Juul- Introduction
The article, “Introduction” by Juul, discusses video games. He begins by discussing how video games are in a sense half-real. This is because video games are real in that they consist of real rules, and winning or losing the game is a real event. They are not real however, in that the player wins by slaying a dragon, and a dragon is not real but fictional. Juul discusses how this interaction between real and non-real worlds makes for an interesting game because the player has to follow real rules by also creating a fictional setting.
Juul then discusses the history of the video game. The very first video game was “Spacewar!” He discusses that instead of asking whether video games are old or new, but how video games are games, and what characteristics they take from non-electronic games, and how they are different from traditional game forms.
Juul uses one section to describe video games as rules.
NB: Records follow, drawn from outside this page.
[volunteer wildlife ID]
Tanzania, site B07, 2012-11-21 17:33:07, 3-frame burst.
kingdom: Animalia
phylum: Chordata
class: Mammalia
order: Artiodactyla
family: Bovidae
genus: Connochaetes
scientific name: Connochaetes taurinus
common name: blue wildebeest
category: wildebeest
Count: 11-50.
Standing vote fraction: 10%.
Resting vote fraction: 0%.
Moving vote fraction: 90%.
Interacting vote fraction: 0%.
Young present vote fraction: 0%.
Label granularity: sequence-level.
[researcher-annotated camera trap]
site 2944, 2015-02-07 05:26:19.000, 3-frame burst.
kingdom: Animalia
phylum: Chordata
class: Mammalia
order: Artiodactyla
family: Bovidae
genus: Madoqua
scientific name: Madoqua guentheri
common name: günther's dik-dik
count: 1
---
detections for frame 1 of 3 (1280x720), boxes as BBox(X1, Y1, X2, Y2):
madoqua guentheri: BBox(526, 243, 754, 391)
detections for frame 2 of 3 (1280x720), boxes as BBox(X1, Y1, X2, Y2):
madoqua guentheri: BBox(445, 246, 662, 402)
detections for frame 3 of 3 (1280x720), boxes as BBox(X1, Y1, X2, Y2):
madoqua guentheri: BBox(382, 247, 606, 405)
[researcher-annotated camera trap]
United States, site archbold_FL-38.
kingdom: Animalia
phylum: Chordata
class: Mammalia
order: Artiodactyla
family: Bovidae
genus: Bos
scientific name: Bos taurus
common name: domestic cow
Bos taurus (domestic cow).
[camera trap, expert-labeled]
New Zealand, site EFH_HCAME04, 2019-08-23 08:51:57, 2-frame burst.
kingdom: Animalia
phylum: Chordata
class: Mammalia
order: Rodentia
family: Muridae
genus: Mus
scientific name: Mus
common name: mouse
He says that rules provide the player with challenges. He talks about Emergence, which is the primordial game structure, where a game is specified as a small number of rules that combine and yield large numbers of game variations, each one requiring the players to design different strategies. Juul then talks about progression, which is the historically newer structure of video games in which the player has to perform predefined actions in order to complete each level or task.
Juul describes that a game consists of 6 basic things; 1) a rule-based formal system, 2) with variable and quantifiable outcomes, 3) where different outcomes are assigned different values, 4) where the player exerts effort in order to influence the outcome, 5) the player feels emotionally attached to the outcome, and 6) the consequences of the activity are optional and negotiable.
This made me think back to the class discussion we had about Myst. Myst was the first major video game to become very popular in the US. This videogame is a clear example of how the player must follow certain rules in order to complete levels, eventually getting to the end of the game. Also, it proves that each player can have a completely different experience while playing the exact same game, and that depending upon which rules you follow, the end results of the game can be totally different.